Books: Mabuhay Jazz (Jazz in Postwar Philippines)

Recently purchased a copy of Richie Quirino’s second installment on the rich history of Pinoy Jazz entitled Mabuhay Jazz: Jazz in Postwar Philippines.  I have to admit, a lot of the places and artists that Mr. Quirino talked about in the book were names I was vaguely familiar with.  Even so, Mr. Quirino’s anecdotes and collection of photos not only gives us a good sense of just how rich our country is steeped in Jazz tradition, but also how great a role Jazz played in our culture at the time.

The last part of this book is a collection of interviews of influential modern jazz artists here, from Aya Yuson, Gerard Salonga to Mar Dizon himself.  A few quotes to leave you from Sir Mar as we enter the holiday season:

“For me, I don’t have the authority to teach techniques because I don’t even know if my techniques are correct.  I share with them the realization of my experiences that made me grow, and then I correct them first from whatever bad habits they have developed.  I will just listen to their sound trying to figure out what’s wrong.  Sometimes people don’t have techniques of their own.  You will find it when you listen to their record. ”

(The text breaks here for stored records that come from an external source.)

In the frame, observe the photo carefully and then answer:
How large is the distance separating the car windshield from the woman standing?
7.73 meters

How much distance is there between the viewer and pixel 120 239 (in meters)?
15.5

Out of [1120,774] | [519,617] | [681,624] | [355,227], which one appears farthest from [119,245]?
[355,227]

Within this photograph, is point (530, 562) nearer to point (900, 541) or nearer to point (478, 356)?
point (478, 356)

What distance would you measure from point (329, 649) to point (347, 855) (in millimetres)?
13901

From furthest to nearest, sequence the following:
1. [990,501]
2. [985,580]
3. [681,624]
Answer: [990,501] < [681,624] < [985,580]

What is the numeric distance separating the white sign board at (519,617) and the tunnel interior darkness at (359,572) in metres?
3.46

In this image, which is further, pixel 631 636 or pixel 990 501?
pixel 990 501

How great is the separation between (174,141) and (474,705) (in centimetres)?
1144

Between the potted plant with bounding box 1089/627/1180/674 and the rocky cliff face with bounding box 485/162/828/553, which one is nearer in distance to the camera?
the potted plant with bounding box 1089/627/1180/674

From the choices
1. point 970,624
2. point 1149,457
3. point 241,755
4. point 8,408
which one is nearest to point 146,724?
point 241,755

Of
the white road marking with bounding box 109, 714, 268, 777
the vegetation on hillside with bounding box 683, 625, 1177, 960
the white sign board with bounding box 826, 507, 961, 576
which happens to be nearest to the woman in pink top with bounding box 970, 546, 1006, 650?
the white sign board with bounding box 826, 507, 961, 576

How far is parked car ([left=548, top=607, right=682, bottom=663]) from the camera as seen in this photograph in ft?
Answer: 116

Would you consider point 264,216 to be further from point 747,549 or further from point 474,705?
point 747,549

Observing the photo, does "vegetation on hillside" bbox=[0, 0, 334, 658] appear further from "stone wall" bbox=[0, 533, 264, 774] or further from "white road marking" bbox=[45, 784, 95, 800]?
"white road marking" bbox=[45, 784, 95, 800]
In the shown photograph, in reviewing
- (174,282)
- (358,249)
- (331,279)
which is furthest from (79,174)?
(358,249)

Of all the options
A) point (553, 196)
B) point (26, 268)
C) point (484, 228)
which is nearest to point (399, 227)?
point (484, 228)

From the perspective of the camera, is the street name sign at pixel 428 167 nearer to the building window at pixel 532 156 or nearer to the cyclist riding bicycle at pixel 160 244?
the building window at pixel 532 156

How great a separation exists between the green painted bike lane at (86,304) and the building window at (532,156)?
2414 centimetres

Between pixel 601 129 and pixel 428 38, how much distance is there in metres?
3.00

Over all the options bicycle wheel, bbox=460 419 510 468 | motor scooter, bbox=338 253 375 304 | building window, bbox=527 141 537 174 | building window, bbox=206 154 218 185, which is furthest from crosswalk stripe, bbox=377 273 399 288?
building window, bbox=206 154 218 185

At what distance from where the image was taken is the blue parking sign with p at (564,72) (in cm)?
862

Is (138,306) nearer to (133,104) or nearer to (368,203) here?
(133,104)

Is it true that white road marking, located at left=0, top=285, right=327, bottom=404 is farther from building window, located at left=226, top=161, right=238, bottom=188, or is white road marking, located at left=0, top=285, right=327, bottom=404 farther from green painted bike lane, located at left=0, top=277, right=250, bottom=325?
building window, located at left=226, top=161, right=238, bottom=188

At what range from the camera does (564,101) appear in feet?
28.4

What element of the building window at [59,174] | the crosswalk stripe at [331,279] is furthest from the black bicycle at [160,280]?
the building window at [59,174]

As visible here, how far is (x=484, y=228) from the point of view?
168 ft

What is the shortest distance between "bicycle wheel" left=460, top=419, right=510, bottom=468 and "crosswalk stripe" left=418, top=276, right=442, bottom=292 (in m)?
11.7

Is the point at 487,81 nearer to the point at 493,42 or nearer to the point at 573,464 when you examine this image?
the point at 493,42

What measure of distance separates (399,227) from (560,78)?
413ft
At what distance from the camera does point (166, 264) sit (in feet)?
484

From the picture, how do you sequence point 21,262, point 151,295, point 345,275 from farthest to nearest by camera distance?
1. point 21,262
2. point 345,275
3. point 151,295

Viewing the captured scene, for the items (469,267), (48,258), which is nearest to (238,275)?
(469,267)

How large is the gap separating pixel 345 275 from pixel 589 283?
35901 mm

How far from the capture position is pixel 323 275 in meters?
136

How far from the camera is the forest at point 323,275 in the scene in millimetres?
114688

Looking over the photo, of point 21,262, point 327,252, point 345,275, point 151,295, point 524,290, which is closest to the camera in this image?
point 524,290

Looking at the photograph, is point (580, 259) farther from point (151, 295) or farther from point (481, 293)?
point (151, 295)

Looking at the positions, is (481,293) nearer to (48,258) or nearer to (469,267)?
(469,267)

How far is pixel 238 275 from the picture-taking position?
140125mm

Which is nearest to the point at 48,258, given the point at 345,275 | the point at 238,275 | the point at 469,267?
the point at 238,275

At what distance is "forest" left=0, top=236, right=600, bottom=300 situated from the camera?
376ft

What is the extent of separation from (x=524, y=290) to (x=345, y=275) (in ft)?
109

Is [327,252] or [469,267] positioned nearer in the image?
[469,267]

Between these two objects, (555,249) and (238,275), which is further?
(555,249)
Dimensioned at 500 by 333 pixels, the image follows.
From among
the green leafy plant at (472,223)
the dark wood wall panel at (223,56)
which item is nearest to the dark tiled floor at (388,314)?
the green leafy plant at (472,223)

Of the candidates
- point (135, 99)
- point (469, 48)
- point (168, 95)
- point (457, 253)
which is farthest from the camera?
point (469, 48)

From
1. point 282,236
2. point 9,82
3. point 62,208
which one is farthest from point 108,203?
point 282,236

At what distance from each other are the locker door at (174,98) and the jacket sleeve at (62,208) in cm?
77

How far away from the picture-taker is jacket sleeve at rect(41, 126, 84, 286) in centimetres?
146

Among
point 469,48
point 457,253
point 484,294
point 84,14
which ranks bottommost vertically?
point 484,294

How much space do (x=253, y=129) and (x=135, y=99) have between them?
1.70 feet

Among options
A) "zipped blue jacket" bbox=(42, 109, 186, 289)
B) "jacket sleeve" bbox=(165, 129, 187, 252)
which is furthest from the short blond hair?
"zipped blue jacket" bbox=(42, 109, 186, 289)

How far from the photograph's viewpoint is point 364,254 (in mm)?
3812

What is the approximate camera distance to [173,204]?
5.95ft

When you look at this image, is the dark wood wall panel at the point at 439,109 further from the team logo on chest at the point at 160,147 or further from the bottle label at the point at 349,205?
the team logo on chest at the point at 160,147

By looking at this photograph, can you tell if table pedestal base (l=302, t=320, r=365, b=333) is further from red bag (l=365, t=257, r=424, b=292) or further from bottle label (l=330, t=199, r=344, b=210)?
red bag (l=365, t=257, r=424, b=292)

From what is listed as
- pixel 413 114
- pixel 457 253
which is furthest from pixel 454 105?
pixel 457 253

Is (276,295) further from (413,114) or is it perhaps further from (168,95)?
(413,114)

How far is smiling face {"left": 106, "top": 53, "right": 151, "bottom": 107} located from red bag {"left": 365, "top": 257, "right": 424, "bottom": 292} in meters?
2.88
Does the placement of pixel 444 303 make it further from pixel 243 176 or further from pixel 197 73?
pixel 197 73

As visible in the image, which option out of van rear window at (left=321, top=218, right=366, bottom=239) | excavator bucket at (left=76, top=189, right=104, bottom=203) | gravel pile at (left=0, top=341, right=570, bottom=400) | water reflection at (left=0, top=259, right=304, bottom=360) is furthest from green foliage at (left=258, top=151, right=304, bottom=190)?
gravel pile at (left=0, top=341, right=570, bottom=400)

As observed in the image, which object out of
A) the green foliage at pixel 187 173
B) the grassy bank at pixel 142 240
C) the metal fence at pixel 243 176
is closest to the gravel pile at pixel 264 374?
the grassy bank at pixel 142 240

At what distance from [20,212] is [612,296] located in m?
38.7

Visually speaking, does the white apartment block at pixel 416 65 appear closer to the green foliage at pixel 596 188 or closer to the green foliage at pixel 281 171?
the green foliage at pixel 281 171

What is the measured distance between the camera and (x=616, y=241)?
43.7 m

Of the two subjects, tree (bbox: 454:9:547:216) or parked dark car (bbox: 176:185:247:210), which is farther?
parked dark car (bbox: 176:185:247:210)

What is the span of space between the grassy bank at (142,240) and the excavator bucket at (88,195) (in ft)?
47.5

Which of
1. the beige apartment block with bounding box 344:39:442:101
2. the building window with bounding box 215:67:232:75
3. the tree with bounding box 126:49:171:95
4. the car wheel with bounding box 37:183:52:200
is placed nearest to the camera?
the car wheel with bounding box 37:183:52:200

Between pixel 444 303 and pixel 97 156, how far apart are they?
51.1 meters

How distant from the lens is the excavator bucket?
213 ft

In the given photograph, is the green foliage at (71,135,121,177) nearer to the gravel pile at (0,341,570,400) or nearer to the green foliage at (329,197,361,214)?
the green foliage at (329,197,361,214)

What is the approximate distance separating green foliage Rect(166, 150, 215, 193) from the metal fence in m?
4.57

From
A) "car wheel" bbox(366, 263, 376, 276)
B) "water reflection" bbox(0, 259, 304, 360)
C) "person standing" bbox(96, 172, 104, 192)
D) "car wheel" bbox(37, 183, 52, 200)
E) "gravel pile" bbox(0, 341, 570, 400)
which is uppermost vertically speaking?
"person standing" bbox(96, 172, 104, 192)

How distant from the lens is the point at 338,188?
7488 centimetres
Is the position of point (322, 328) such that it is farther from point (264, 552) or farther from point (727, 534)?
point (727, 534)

(On attending the 1994 North Sea Jazz Festival, headlined by John Scofield and the Pat Metheny Quartet):

“They had fourteen venues simultaneously performing jazz music from four in the afternoon until two in the morning.  Very fine jazz musicians from all over the world took part.  It seemed like a smorgasbord when you are there … It was really very tiring but it was all worth it.”

“My ideal music would be similar to the album produced by Bob Aves.  But before, my ideal group was Weather Report, something like that and you already know what it is.”